Gesetz über Menschlichkeit: Raum steht leer – schwerst behinderte Gossauerin darf ihn nicht nutzen

Die Gossauerin Beatrice Andeer ist schwerst behindert. Nun kann sie deswegen ihr eigenes Haus nicht mehr bewohnen, wo sie auch Ferienwohnungen vermietet. Eine ideale Fläche wäre im selben Quartier frei – sie steht seit Jahren leer. Die Bürokratie lässt die Umnutzung in eine Wohnung nicht zu. Paragrafenreiterei vor Menschlichkeit?

 

Beatrice Andeer ist in ihrem Leben schwerst beeinträchtigt und musste im letzten Sommer wegen mehrerer Operationen – ihr Leben stand auf der Kippe – von einem Tag auf den anderen die Wohnung wechseln: Das eigene Haus kann sie nicht mehr nutzen, da sie die Treppen im Haus nicht mehr bewältigen kann. Küche und Badezimmer wurden jedoch bereits vor Jahren nach ihren Bedürfnissen ausgebaut. Weil sie zusammen mit ihrem Mann Daniel seit 40 Jahren in Gossau wohnt und dort auch bleiben möchte, hat das Paar kurzfristig eine angeblich rollstuhlgängige Zweieinhalbzimmerwohnung bezogen. Erst im Alltag entpuppte sie sich aber alles andere als barrierefrei. Entsprechend ist sie weiter auf der Suche – diese gleicht der Suche nach einer Stecknadel im Heuhaufen.

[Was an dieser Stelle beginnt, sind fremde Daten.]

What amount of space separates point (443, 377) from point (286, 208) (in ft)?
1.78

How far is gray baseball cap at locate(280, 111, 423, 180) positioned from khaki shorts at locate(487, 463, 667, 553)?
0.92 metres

Raum steht leer – Ausnahme?

Seit einigen Wochen haben Beatrice und Daniel Andeer aber eine freistehende Fläche ganz in der Nähe ihres jetzigen Hauses im Visier. Knackpunkt: Es handelt sich um Räumlichkeiten im ersten Obergeschoss eines modernen Mehrfamilienhauses, welche nur als Büro oder Gewerberäume genutzt werden dürfen. Die Stadt Gossau hat freundlich aber bestimmt wiederholt erklärt, dass es aufgrund des Zonenplans unmöglich sei, in diesen Räumlichkeiten Wohnraum zu schaffen. Pikantes Detail: Der Besitzer der Fläche kann diese viereinhalb Zimmer seit Jahren nicht vermieten und würde unverzüglich mit dem Ausbau in eine barrierefreie Wohnung beginnen. Ausserdem steht ohnehin eine Ortsplanungsrevision in Gossau an, da das Baugesetz nicht mehr dem neuen kantonalen Baugesetz entspricht, welches am 1. Oktober 2017 in Kraft gesetzt wurde. Beatrice Andeer fragt sich deshalb, ob die Menschlichkeit wirklich derart unter Paragrafenreiterei leiden muss. Sie bittet inständig um eine Ausnahmeregelung. Bislang vergebens, obwohl sie unter ihrem menschlichen Schicksal und ein Unternehmer unter seinem wirtschaftlichen Missstand leidet. Beatrice Andeer fragt sich: «Für Homeoffice werden gegenwärtig viele Ausnahmen gemacht, es wäre schön, wenn für einmal in die umgekehrte Richtung gesunder Menschenverstand angewendet würde. Für mich wäre das nicht nur ein Zeichen der Solidarität, sondern auch eine riesengrosse Erleichterung, denn eine Wohnung sonst umbauen zu müssen für meine Bedürfnisse, wäre unverhältnismässig aufwendiger.»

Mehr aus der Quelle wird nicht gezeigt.